* WHAT THE TASK ASKS *
With the pictures removed, reproduce exactly the lines from the one that contains "Adopt A Pet :: Quinny - Scottsdale, AZ" through the last line of the entries below.

-*-*-

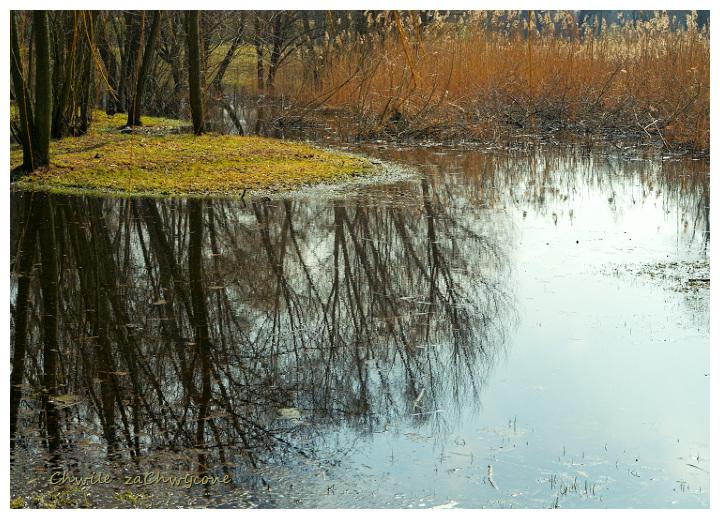 wysepka, wiosna w parku, trzcina
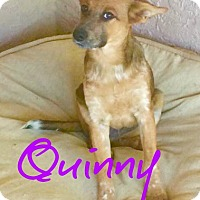 Adopt A Pet :: Quinny - Scottsdale, AZ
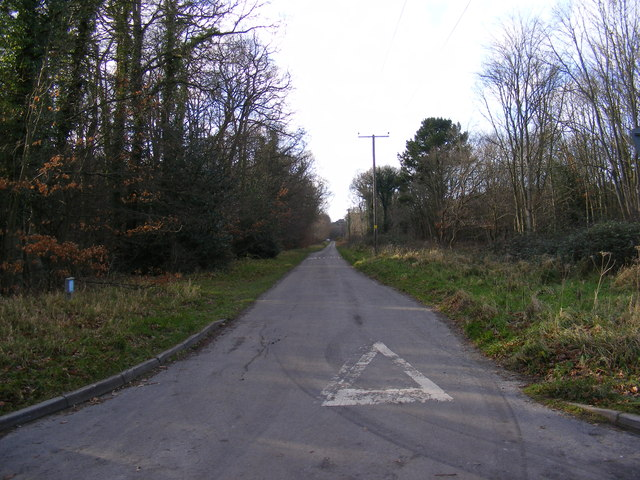 Road at St.Helena, Dunwich Forest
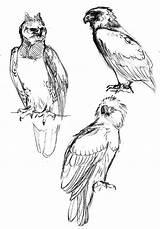 Harpy sketch template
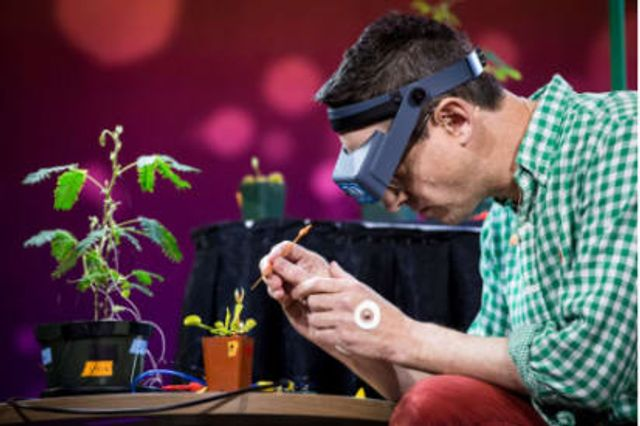Cyborg plants could be the future of human/technology interactions featured image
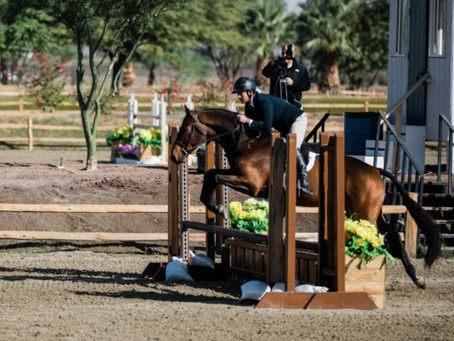 Celebrating 2019 Horse Show Success!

-*-*-

* REPLY *
 Adopt A Pet :: Quinny - Scottsdale, AZ
 Road at St.Helena, Dunwich Forest
 Harpy sketch template
Cyborg plants could be the future of human/technology interactions featured image
 Celebrating 2019 Horse Show Success!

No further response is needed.